Helix Energy Solutions Group entered into a credit agreement with a syndicated bank lending group in the amount of $900 million, consisting of a $600 million revolving credit facility and a $300 million term loan. The term loan will be funded in conjunction with the early redemption of the company’s remaining $275 million senior unsecured notes. The new facility replaces the company’s existing credit facility that would have expired in July 2015.

Merrill Lynch, Pierce Fenner & Smith and Wells Fargo Securities acted as joint lead arrangers and joint bookrunning managers of the new facilities.

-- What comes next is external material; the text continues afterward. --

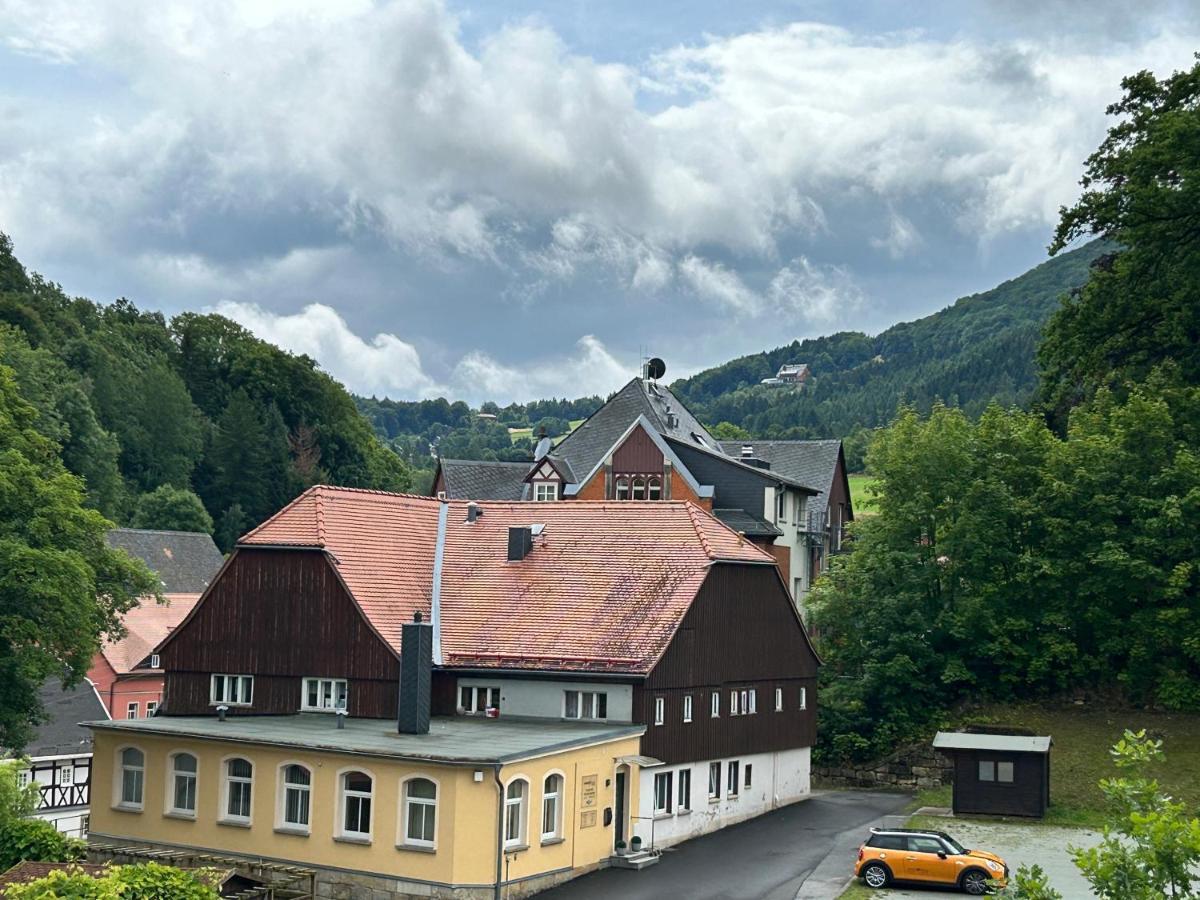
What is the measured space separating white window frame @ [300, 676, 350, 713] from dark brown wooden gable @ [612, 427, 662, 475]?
81.0ft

Bank of America will continue to serve as administrative agent.

The key features of the new secured credit facility include:

  • Initial pricing at LIBOR plus 275 basis points, with an undrawn fee of 50 basis points;

  • Annual amortization payments on the term loan of 5% in years one and two, and 10% per annum in years three through five with a balloon payment at maturity;

  • $200 million accordion feature; and

  • 5-year-term

    “The new credit facility along with the early redemption of our senior unsecured notes provides Helix with a lower cost of capital along with the financial support to execute our strategy of growing our well intervention and robotics businesses,” commented Anthony Tripodo, executive vice president and chief financial officer of Helix.

    Helix Energy Solutions Group, headquartered in Houston, TX, is an international offshore energy company that provides key life of field services to the energy market.